The UK-based security vendor analyzed 150 of its incident response cases from 2023 and found RDP abuse featured in 90% of them to give threat actors remote access to Windows environments.
Sophos described the rate of RDP abuse as “unprecedented” and said it partially explained why “external remote services” were the most popular way for threat actors to gain initial access in ransomware attacks – accounting for 65% of cases last year.
In one case, attackers successfully compromised the same victim four times within six months via exposed RDP ports. Once inside, they were able to move laterally through its networks, downloading malicious binaries, disabling endpoint protection and establishing remote access, Sophos said.
RDP offers several advantages for ransomware actors:
- It is extremely popular among network administrators
- Attackers can abuse it for remote access without setting off any AV or EDR alarms
- It offers an easy-to-use GUI
- The service is often misconfigured, meaning it is publicly exposed and protected only with easy-to-crack credentials
- Highly privileged accounts are sometimes used for RDP, amplifying the damage that can be done
- Administrators often disable security features such as Network Level Authentication
- Many organizations forget to segment their networks, which helps RDP attackers
Read more on RDP threats: VPN and RDP Exploitation the Most Common Attack Technique
“External remote services are a necessary, but risky, requirement for many businesses.
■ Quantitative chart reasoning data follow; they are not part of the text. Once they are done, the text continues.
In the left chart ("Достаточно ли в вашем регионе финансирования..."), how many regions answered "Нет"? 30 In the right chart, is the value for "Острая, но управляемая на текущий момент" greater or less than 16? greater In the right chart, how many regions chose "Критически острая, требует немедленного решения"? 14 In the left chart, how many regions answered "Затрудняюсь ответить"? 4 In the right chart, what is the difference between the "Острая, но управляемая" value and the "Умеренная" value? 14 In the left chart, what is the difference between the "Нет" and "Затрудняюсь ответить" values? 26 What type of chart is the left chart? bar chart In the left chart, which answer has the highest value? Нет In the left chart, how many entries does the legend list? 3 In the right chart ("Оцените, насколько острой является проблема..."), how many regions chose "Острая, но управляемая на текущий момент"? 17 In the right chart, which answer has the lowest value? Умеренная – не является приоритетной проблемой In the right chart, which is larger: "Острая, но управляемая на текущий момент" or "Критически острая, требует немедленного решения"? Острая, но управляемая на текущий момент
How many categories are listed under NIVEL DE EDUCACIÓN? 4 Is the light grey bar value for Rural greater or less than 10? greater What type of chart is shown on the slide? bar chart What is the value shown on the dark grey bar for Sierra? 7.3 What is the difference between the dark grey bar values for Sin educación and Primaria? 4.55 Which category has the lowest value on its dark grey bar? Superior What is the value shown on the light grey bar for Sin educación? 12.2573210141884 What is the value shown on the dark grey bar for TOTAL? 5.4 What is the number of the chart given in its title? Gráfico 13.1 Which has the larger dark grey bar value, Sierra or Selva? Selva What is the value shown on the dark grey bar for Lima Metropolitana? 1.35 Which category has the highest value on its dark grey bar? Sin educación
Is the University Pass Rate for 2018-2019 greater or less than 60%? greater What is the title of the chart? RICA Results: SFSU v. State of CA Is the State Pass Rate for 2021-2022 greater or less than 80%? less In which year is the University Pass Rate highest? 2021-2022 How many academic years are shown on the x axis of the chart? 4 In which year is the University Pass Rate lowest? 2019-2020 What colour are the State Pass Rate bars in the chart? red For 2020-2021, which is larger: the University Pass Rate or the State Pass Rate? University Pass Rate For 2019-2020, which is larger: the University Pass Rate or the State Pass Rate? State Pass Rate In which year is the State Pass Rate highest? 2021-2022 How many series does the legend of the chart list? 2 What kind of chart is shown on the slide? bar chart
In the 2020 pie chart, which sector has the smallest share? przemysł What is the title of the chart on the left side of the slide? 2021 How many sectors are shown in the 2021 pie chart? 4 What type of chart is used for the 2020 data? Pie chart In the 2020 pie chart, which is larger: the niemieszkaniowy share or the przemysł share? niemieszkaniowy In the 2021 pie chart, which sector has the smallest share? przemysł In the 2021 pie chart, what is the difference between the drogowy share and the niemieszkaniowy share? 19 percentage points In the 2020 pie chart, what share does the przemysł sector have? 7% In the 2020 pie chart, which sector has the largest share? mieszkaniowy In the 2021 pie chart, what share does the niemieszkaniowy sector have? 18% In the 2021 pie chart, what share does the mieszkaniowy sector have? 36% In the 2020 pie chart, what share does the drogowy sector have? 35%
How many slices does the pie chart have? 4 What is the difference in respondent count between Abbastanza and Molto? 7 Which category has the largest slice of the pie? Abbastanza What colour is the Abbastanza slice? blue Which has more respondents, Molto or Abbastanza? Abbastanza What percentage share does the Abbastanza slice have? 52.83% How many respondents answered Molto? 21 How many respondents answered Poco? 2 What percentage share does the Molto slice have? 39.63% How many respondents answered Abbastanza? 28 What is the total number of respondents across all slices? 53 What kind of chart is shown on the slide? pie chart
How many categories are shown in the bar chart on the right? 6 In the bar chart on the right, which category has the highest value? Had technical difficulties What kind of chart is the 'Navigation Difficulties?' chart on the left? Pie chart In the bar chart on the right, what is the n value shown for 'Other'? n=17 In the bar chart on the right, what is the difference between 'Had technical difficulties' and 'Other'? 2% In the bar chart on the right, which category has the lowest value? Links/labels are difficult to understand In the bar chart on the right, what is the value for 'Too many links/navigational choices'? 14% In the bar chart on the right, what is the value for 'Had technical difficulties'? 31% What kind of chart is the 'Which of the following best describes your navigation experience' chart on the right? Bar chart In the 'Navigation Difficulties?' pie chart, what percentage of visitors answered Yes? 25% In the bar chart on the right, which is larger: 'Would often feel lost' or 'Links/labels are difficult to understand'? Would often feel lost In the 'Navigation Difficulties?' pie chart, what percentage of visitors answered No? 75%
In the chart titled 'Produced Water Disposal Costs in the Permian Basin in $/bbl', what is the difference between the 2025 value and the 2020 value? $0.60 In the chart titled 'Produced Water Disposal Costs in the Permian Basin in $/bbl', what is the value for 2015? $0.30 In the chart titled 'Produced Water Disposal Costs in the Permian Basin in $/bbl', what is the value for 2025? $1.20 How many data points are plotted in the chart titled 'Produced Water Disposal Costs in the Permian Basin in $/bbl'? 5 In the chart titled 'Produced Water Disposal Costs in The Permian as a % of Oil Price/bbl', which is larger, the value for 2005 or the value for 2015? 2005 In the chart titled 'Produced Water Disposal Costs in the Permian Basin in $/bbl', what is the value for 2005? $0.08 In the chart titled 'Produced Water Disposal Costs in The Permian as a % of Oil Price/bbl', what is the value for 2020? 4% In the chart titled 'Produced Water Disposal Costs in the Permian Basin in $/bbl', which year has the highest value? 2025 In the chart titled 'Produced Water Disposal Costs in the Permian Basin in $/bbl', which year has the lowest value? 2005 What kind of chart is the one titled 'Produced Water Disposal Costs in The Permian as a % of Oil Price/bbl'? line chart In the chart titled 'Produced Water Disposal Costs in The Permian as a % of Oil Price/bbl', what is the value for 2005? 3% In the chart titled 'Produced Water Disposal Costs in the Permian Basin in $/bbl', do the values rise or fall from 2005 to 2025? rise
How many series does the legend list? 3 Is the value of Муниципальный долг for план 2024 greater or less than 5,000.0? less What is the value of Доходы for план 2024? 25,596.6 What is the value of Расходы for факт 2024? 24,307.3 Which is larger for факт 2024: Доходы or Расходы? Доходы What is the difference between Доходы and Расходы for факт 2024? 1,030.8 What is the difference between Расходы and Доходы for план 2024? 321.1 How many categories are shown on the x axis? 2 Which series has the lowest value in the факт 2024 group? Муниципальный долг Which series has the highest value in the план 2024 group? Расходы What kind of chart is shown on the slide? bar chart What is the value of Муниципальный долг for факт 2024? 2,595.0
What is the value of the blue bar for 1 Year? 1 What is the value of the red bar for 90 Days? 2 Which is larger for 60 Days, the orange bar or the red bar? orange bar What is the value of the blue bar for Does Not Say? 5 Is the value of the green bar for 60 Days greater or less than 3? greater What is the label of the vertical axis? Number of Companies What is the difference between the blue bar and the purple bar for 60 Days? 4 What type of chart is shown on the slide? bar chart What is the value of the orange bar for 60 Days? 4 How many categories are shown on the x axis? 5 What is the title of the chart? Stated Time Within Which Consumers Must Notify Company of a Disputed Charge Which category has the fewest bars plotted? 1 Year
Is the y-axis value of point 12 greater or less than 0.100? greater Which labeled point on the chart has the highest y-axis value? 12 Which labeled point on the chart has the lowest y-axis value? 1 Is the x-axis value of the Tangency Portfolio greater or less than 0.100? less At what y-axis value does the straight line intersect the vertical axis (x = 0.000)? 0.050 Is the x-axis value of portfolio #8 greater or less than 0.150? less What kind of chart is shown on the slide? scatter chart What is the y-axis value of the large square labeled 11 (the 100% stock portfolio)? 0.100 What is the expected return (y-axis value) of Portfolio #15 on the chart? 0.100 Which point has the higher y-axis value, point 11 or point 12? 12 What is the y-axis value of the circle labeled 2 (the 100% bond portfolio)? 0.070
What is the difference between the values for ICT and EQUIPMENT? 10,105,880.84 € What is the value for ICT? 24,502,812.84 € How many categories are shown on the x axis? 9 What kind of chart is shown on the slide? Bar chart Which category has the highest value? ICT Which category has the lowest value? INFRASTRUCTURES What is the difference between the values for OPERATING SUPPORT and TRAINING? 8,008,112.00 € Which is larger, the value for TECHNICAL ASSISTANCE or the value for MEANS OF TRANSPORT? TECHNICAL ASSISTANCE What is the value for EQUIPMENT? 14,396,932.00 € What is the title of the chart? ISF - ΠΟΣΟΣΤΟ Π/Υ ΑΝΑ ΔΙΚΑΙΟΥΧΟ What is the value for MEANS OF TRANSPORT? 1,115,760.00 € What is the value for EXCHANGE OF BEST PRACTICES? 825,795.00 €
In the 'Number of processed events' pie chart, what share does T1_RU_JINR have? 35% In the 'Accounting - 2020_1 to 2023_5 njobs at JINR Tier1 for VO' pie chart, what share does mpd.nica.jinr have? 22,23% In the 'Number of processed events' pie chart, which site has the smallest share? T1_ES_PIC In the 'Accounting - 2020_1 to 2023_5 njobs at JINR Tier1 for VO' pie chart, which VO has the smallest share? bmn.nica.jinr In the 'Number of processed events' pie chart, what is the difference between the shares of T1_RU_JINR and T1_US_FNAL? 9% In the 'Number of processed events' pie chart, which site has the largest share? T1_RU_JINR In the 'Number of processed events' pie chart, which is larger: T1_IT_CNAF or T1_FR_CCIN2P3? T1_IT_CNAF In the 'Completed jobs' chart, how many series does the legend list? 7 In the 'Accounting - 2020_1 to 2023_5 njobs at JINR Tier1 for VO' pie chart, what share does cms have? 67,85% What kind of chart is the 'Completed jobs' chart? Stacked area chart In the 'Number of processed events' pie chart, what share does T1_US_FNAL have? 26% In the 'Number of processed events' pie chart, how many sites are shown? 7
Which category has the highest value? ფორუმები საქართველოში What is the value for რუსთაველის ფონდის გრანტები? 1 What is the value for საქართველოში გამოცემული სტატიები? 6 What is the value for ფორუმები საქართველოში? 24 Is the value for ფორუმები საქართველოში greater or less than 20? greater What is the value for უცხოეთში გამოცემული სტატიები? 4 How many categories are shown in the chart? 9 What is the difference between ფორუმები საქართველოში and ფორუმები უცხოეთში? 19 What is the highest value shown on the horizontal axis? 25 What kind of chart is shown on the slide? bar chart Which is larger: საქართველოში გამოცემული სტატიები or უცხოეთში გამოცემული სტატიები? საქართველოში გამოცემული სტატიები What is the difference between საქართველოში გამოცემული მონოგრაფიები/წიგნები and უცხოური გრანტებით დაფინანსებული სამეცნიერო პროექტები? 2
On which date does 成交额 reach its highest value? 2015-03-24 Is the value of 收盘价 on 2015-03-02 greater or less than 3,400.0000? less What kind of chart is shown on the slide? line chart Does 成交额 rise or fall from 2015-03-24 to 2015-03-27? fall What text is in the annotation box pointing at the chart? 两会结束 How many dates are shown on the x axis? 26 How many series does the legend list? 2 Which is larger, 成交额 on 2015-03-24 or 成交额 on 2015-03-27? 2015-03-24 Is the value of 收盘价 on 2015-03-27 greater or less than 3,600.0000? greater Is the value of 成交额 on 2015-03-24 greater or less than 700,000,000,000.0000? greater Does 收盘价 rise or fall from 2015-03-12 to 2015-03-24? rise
Attackers understand the risks these services pose and actively seek to subvert them due to the bounty that lies beyond,” argued John Shier, Sophos field CTO.
“Exposing services without careful consideration and mitigation of their risks inevitably leads to compromise. It doesn’t take long for an attacker to find and breach an exposed RDP server, and without additional controls, neither does finding the Active Directory server that awaits on the other side.”